For a memory to be consolidated long term, specific synapses connecting neurons must be strengthened, which requires the presence of certain proteins. Yet, some of these proteins and their mRNAs have a short half-life. Using high temporal and spatial resolution imaging, researchers have resolved this paradox for one of these memory associated molecules. Their study, published recently in Neuron, reports that a single stimulus in mouse cells and brain tissue triggers a series of transcription and translation cycles over time, promoting the formation of long-lasting memories.1
“It's been a long-held dogma in the field that protein synthesis is a necessary molecular substrate for memory consolidation,” said Stony Brook University neuroscientist Prerana Shrestha, who did not participate in this study.
Until recently, researchers “lacked the tools to study spatial-temporally resolved protein synthesis happening in real time in subcellular compartments. [This work] provides a beautiful example of what we can do with revolutionary high-resolution imaging tools,” she added.
Among the genes essential for synaptic remodeling during memory formation is the activity-regulated cytoskeletal associated (Arc) gene, whose mRNAs and proteins have a half-life of about an hour. Reconciling how these molecules produce changes on scales of hours or even days was one of the primary motivations for this study, said Sulagna Das, an RNA biologist and neuroscientist at the Albert Einstein College of Medicine and coauthor of this work.

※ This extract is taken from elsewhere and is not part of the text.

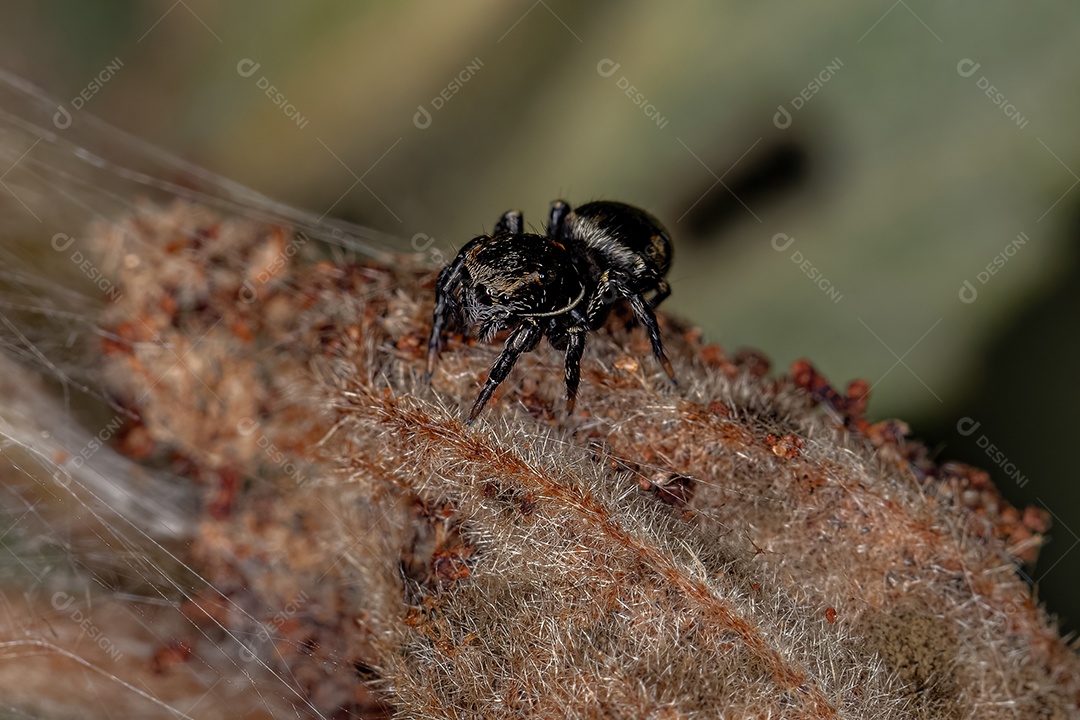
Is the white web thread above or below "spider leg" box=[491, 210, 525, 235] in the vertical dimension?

Das’s team tackled the question by visualizing all of the steps, tracking the mRNA from birth, following where they go and where they localize, watching when they are translated into proteins, and determining how long the proteins stay in the synapses. For this, the team fluorescently tagged the Arc gene and followed the journey of its mRNAs and proteins for several hours within individual brain cells after one initial chemical or optogenetic stimulus, both in cultured mouse hippocampal neurons and in mouse brain tissue.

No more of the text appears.